START RECORDS SUPPLIED

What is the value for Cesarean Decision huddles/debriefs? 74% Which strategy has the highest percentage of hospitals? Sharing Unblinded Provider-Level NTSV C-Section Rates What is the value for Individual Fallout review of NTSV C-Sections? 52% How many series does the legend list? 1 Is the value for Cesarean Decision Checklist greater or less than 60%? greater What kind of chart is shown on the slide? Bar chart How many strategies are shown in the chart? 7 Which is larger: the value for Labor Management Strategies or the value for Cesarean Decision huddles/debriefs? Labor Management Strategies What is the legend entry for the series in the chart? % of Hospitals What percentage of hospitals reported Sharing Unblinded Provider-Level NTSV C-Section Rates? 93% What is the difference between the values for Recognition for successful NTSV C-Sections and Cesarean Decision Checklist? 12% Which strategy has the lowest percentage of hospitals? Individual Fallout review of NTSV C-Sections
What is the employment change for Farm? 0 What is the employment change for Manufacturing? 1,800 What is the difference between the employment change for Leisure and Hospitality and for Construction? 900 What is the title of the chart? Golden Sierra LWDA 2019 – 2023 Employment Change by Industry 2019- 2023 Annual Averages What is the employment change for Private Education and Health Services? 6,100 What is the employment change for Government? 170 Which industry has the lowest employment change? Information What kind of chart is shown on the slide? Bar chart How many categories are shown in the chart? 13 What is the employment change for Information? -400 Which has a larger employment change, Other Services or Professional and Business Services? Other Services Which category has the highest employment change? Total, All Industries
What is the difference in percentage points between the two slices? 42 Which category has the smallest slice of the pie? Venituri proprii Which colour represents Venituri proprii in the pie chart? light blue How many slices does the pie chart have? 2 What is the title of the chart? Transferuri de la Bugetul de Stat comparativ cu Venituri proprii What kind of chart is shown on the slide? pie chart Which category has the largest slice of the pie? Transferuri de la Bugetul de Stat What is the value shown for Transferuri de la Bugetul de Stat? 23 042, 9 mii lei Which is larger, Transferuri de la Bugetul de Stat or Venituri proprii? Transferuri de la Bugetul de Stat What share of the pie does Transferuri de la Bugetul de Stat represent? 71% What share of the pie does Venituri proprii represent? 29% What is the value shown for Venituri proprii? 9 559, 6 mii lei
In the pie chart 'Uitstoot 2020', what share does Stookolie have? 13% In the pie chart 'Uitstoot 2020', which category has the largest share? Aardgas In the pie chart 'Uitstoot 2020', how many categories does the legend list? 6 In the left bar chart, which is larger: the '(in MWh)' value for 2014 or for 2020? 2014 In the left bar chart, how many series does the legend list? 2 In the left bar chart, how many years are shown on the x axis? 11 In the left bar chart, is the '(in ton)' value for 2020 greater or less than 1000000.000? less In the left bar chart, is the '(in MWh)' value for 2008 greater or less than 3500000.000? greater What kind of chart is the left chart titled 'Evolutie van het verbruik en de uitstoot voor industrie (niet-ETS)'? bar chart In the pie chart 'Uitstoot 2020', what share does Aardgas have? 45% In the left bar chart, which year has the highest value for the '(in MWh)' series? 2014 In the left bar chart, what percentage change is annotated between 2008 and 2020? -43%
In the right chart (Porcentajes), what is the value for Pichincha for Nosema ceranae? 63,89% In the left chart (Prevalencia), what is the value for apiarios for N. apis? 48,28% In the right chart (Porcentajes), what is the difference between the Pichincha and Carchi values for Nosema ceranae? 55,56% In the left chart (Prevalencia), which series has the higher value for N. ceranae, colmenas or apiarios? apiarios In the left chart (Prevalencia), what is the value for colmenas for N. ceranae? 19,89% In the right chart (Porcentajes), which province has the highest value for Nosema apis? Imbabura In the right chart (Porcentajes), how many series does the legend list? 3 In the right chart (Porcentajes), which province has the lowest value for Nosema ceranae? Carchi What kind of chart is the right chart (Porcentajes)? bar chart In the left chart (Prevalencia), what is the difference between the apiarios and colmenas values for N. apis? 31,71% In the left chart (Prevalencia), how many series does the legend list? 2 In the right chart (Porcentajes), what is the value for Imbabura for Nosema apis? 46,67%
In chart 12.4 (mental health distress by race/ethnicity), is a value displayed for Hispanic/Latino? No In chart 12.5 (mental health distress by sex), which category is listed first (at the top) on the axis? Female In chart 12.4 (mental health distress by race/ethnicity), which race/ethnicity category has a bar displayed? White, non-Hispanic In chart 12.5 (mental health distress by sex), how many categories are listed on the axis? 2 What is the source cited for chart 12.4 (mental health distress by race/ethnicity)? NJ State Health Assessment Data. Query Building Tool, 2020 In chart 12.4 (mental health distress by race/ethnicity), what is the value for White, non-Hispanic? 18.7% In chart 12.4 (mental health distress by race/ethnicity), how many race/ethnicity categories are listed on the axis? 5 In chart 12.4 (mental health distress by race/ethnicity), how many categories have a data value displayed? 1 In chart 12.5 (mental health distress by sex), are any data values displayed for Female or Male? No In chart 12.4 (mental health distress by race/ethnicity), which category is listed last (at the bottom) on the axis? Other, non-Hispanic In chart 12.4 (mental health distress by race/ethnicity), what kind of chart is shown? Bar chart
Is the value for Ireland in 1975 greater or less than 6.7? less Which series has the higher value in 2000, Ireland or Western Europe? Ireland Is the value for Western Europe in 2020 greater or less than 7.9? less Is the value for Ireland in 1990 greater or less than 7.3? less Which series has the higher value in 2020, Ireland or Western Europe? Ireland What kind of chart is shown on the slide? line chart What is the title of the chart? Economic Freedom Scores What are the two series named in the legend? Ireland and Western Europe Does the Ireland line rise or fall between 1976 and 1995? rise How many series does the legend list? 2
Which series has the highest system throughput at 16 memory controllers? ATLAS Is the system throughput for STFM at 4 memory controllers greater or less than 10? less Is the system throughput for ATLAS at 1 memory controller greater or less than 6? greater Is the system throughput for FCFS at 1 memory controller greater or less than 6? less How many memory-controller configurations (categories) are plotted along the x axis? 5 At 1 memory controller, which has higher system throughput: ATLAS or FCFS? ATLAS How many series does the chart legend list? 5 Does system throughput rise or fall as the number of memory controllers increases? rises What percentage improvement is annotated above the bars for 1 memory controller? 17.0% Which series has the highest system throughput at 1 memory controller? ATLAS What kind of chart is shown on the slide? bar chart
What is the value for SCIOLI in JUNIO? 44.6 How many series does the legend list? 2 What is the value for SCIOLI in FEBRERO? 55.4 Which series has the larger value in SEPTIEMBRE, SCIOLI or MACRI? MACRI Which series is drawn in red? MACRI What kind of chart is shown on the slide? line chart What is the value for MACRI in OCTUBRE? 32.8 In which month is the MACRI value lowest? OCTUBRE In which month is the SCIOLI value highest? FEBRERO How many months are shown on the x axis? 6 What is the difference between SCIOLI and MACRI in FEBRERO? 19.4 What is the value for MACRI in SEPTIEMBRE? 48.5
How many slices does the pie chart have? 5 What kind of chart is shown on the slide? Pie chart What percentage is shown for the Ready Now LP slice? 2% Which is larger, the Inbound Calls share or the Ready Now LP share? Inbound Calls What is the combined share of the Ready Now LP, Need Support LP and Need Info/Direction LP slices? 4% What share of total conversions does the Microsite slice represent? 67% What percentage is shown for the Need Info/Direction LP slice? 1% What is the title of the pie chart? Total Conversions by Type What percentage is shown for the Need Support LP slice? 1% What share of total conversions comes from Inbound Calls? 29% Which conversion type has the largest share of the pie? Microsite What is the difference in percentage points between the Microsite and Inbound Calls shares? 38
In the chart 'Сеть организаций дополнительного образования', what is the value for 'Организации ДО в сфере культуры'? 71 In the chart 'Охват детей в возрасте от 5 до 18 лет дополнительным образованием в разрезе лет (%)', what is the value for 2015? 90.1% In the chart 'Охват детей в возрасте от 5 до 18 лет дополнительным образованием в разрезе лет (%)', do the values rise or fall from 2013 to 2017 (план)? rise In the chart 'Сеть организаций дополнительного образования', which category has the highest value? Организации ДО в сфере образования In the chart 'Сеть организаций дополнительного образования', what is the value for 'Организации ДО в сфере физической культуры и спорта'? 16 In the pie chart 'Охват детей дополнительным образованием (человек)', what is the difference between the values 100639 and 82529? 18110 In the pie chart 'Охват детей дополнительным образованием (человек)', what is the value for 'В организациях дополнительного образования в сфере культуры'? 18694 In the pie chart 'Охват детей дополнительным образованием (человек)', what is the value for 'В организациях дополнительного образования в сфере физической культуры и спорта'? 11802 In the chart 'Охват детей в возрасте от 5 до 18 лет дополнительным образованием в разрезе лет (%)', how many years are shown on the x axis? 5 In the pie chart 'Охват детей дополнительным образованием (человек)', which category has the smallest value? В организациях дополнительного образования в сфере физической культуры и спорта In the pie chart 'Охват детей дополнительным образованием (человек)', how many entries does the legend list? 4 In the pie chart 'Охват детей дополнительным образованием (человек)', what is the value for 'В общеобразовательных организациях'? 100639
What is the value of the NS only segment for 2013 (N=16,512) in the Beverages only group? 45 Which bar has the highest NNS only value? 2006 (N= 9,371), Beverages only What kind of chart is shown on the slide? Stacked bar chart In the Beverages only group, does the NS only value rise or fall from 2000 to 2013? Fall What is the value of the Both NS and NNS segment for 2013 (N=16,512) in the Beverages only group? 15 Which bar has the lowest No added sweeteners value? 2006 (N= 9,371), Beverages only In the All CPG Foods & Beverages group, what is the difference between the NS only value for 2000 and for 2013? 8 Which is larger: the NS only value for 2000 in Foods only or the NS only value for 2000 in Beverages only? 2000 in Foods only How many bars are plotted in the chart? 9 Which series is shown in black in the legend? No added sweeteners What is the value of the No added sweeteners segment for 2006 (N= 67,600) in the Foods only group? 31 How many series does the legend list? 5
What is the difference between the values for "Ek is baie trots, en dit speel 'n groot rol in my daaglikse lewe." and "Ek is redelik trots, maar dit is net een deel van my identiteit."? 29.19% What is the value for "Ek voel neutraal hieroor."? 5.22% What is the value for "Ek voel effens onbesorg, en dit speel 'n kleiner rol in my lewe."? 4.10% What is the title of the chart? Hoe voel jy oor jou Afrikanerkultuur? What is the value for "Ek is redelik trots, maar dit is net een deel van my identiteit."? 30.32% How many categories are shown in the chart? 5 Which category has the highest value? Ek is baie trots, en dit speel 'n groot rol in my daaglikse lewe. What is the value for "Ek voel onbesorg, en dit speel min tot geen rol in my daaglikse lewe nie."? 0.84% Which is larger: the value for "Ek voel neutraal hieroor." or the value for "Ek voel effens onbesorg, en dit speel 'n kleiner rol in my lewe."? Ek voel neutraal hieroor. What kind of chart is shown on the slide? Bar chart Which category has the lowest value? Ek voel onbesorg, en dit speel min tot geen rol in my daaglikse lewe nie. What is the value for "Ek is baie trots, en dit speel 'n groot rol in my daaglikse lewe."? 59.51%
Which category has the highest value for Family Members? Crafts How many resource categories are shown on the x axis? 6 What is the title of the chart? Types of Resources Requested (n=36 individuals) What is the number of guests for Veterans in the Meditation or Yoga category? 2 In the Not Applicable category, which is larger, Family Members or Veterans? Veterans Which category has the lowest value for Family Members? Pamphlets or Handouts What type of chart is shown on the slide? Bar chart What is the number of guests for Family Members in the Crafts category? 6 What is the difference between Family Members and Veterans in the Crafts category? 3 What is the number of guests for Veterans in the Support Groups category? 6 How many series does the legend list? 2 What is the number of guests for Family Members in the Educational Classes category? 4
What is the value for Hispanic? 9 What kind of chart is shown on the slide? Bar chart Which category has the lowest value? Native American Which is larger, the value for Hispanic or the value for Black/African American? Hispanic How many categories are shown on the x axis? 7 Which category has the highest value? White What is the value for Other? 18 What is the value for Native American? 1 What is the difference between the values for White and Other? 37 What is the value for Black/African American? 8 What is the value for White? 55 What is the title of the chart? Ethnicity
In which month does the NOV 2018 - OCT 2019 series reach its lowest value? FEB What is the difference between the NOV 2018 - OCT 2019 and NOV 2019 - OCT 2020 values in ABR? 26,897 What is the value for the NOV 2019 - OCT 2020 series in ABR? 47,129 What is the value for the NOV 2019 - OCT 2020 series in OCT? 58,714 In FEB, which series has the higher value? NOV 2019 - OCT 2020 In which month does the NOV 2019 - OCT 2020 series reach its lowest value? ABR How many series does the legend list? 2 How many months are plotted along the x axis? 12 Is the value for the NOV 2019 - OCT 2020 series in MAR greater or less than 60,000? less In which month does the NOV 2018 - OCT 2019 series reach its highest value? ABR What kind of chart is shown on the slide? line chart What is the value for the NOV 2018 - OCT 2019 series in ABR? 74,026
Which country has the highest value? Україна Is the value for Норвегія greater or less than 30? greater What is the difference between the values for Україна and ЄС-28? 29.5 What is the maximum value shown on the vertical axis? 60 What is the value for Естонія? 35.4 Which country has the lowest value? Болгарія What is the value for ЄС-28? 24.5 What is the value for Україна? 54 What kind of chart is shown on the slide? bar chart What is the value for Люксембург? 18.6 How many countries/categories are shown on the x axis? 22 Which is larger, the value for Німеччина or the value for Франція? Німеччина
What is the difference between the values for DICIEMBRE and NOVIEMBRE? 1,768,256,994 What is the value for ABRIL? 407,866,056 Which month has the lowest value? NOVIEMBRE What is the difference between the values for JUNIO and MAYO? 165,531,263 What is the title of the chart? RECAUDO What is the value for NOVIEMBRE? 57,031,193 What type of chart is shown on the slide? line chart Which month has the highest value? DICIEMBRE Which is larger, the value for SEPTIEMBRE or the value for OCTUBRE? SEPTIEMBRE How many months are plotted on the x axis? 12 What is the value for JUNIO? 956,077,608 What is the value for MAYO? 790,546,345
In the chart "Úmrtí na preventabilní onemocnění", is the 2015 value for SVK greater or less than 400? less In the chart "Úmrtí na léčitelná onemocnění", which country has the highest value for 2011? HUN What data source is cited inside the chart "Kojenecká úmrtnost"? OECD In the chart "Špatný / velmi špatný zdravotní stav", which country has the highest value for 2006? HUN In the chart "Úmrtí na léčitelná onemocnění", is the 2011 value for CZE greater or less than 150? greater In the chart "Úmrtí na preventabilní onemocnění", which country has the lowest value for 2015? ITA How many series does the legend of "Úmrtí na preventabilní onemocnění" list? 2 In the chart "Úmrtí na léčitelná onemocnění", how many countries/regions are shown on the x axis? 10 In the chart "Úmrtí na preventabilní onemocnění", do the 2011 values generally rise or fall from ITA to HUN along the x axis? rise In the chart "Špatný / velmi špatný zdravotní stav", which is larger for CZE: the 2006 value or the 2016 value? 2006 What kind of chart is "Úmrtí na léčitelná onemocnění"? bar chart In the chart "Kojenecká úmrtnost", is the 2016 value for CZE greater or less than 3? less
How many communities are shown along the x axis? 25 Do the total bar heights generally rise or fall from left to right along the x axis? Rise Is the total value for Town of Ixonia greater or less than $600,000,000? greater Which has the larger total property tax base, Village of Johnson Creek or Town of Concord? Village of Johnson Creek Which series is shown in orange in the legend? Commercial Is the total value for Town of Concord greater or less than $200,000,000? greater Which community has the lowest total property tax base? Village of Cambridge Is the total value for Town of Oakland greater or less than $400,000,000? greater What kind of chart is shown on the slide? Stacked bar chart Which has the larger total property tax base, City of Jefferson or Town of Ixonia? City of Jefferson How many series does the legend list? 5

END RECORDS SUPPLIED

### [WORK REQUIRED]
Express the rows from the first one through the row containing "What is the employment change for Farm?" as a JSON list of strings, one string per row and no entries for blank lines.

### [RESPONSE TO THE TASK]
[
  "What is the value for Cesarean Decision huddles/debriefs? 74% Which strategy has the highest percentage of hospitals? Sharing Unblinded Provider-Level NTSV C-Section Rates What is the value for Individual Fallout review of NTSV C-Sections? 52% How many series does the legend list? 1 Is the value for Cesarean Decision Checklist greater or less than 60%? greater What kind of chart is shown on the slide? Bar chart How many strategies are shown in the chart? 7 Which is larger: the value for Labor Management Strategies or the value for Cesarean Decision huddles/debriefs? Labor Management Strategies What is the legend entry for the series in the chart? % of Hospitals What percentage of hospitals reported Sharing Unblinded Provider-Level NTSV C-Section Rates? 93% What is the difference between the values for Recognition for successful NTSV C-Sections and Cesarean Decision Checklist? 12% Which strategy has the lowest percentage of hospitals? Individual Fallout review of NTSV C-Sections",
  "What is the employment change for Farm? 0 What is the employment change for Manufacturing? 1,800 What is the difference between the employment change for Leisure and Hospitality and for Construction? 900 What is the title of the chart? Golden Sierra LWDA 2019 – 2023 Employment Change by Industry 2019- 2023 Annual Averages What is the employment change for Private Education and Health Services? 6,100 What is the employment change for Government? 170 Which industry has the lowest employment change? Information What kind of chart is shown on the slide? Bar chart How many categories are shown in the chart? 13 What is the employment change for Information? -400 Which has a larger employment change, Other Services or Professional and Business Services? Other Services Which category has the highest employment change? Total, All Industries"
]